Von Greg
Liebhaber guter Weine und Kuriositäten.
15/01/2026

Von Greg
Liebhaber guter Weine und Kuriositäten.
15/01/2026
Argentinien steht im Rampenlicht. Einverstanden. Aber was, wenn wir den Malbec kurz beiseiteschieben, um den Rest des Kontinents zu erkunden? Vom Pazifik bis zu den Anden wimmelt Südamerika von charaktervollen Weinen, bei uns teils unbekannt, am Tisch oft köstlich. Hier eine schnelle, einfache und vor allem genussvolle Postkarte.
In Chile denkt man oft an die Carmenère. Gut. Doch vor allem findet man dort Weine mit schöner Frische. An der Küste formen kühle Brisen straffe Weißweine: Sauvignons aus Casablanca und Leyda, zitronig, jodig, perfekt zu Ceviche oder gegrillten Sardinen. Weiter südlich erwecken Itata und Maule alte Rebsorten: der País (leicht, saftig, gekühlt zu servieren) und der Carignan (fleischiger, voller Energie). Geradlinige Weine, die nach Staub der Wege und einem Korb roter Früchte duften.
Darauf achten, wenn Sie beim Weinhändler stöbern:
Die Idee: Einfachheit, reine Frucht, ein Hauch Meer, der Lust auf den zweiten Schluck macht.
Hier ist die Königstraube der Tannat. Man stellt sie sich hart vor. Überraschung: Die Winde des Atlantiks zähmen ihn. Ergebnis: tiefgründige, aber geschmeidige Rote, saftig, mit feinen Noten von Kakao und Pflaume. Hervorragend zu Rinderkotelett oder Empanadas. Und verpassen Sie nicht die weiße Welle: der Albariño von der Küste, knackig, salzig, der den Tisch auf Meeresfrüchte einstimmt. Canelones und Maldonado stehen oft für gradlinige, präzise Flaschen ohne Schnickschnack.
Zwei Stile zum Probieren: ein Tannat „joven» (zuerst Frucht, weiche Tannine) und ein strukturierterer Tannat (für den Sonntag, 30 Minuten karaffiert). Der eine verführt, der andere beeindruckt.
Brasilien lässt die Perlen tanzen. In der Serra Gaúcha zeigen sich brasilianische Schaumweine klar und knackig: ein Hauch kandierte Zitrone, frischer Apfel, eine feine Perlage, die ein Lächeln zaubert. Perfekt zum Aperitif, zum Sushi am Freitag oder zu einer Käseplatte. In kühleren Zonen findet man außerdem geradlinige Chardonnays und geschmeidige Merlots. Vergessen Sie tropische Klischees: Hier führt die Frische den Tanz an.
Serviertipp: sehr kühl, aber nicht eiskalt, damit Frucht und Brioche-Noten zur Geltung kommen.
In Bolivien klettert man sehr hoch: Tarija und die Täler von Cinti bauen Wein in großer Höhe an. Sonnige Tage, kühle Nächte: Das ergibt aromatische Weißweine (Torrontés, muskatig, aber klar) und leichte, bekömmliche Rote, perfekt am Tisch. Das ist ungewohnt und wirklich charmant – wie ein Spaziergang über den Obstmarkt nach dem Regen.

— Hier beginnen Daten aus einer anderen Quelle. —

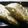maruru-nn's cooksnap of when they made かじきまぐろのオリーブマヨ焼き☆.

In Peru erzeugt die Oase Ica, zwischen Wüste und Ozean, knackige Weißweine und geschmeidige Rote mit milden Gewürznoten. Weißweine lieben Ceviche und Austern; die Roten einen Lomo Saltado. Es sind Sonnenweine, die dennoch Spannung behalten.
Zum Erkunden an die Landschaft denken: Küste = Frische, Höhe = Spannung, sonnige Ebenen = reife Frucht. Karaffieren Sie einen jungen Tannat, servieren Sie Rotweine etwas kühler als üblich, und haben Sie Spaß daran, Küste und Berge am selben Tisch zu vergleichen. Der beste Führer bleibt Ihr Glas: Wenn es leer wird, sind Sie auf dem richtigen Weg.